From the 1940s through the 1960s, and today
That isn’t to say that more young people are staying home than ever before. Thirty-five percent of young adults were living with their parents in the 1940s as compared to 32.5 percent today. However, in the 1940s, 46 percent were married and living with their spouses. Today, only 31.6 percent live with a significant other. The number of young people living alone has also skyrocketed from three percent to 14 percent since the 1940s.
Data from the 1960s shows marriage rates at record highs: 61 percent of young Americans were living with a spouse. This left only 20 percent at home with mom and dad. The percentage of those living alone stayed around three percent.
Data on cohabitation has only been collected since 1990. Before this time, cohabitating adults were likely misidentified as housemates.
The role of declining marriage
As one might guess, the decline of marriage has a lot to do with present-day living arrangements. According to the report:
“Declining marriage certainly plays a role and, in some interpretations, can account for the entire increase in living with parents since 1960. Consistently since 1880 the vast majority of married young adults have not lived with their parents; typically 5% or less have done so. Single young adults are many times more likely to live with mom and/or dad. So the shift away from marriage can account for the entire increase in living with parents since 1960. This does not imply, however, that the shift away from marriage has ‘caused’ the increase in living with parents, because other social and economic factors may have reduced the attractiveness of marriage for young adults and, at the same time, made living independently of parents more difficult.”

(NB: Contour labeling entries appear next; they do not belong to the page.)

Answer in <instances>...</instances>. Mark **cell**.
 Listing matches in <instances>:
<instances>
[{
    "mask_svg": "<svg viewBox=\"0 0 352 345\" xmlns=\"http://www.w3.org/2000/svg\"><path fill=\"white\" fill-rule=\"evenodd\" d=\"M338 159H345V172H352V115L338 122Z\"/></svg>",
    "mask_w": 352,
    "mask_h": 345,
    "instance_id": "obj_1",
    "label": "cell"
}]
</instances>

Though cohabitation has become a more popular arrangement since researchers began collecting data on this subgroup in 1990, the rise of cohabitation has not made up for the decline in marriage rates.
The economy
Any assessment of changing living arrangements would be incomplete without mention of the economy. That said, it is important not to overestimate the impact of economic distress. Current trends towards living at home began before the recession.
Both the unemployed and those without a college education are more likely to live with their parents, affirming the intuitive logic that people with fewer economic opportunities have less ability to begin their own households. Young men with higher earnings are less likely to live at home.
The picture is a little more complicated for women, though it supports the same narrative. Since the 1960s, women have seen increases in employment and wages, but are still likely to make less than men. They are also more likely to live at home than in the past, but slightly less likely to live at home than their male counterparts. Median wages for young women peaked at $13,800 in 2000. Comparatively, young men’s wages dropped from about $27,300 in 1970 to $15,000 in 2014. Women may have seen gains, but they are still earning recession-era rates.
US youth living arrangement in international perspective
It is tempting to see the rise of young Americans living at home from a purely American perspective. Our independent tots have been flying from the nest at a relatively early age for quite some time. Compared to other countries, however, our current rate of 31.5 percent of 18- to 34-year-olds living at home is still low. Many cultures expect their offspring to remain home until marriage, and sometimes even longer. Even in a number of Western nations, it is normal for young adults to stay home well into their twenties. In Slovakia, Slovenia and Bulgaria, men typically live at home until they are over thirty years old.
It may be that the US is simply falling into world trends that have long been standard in most countries.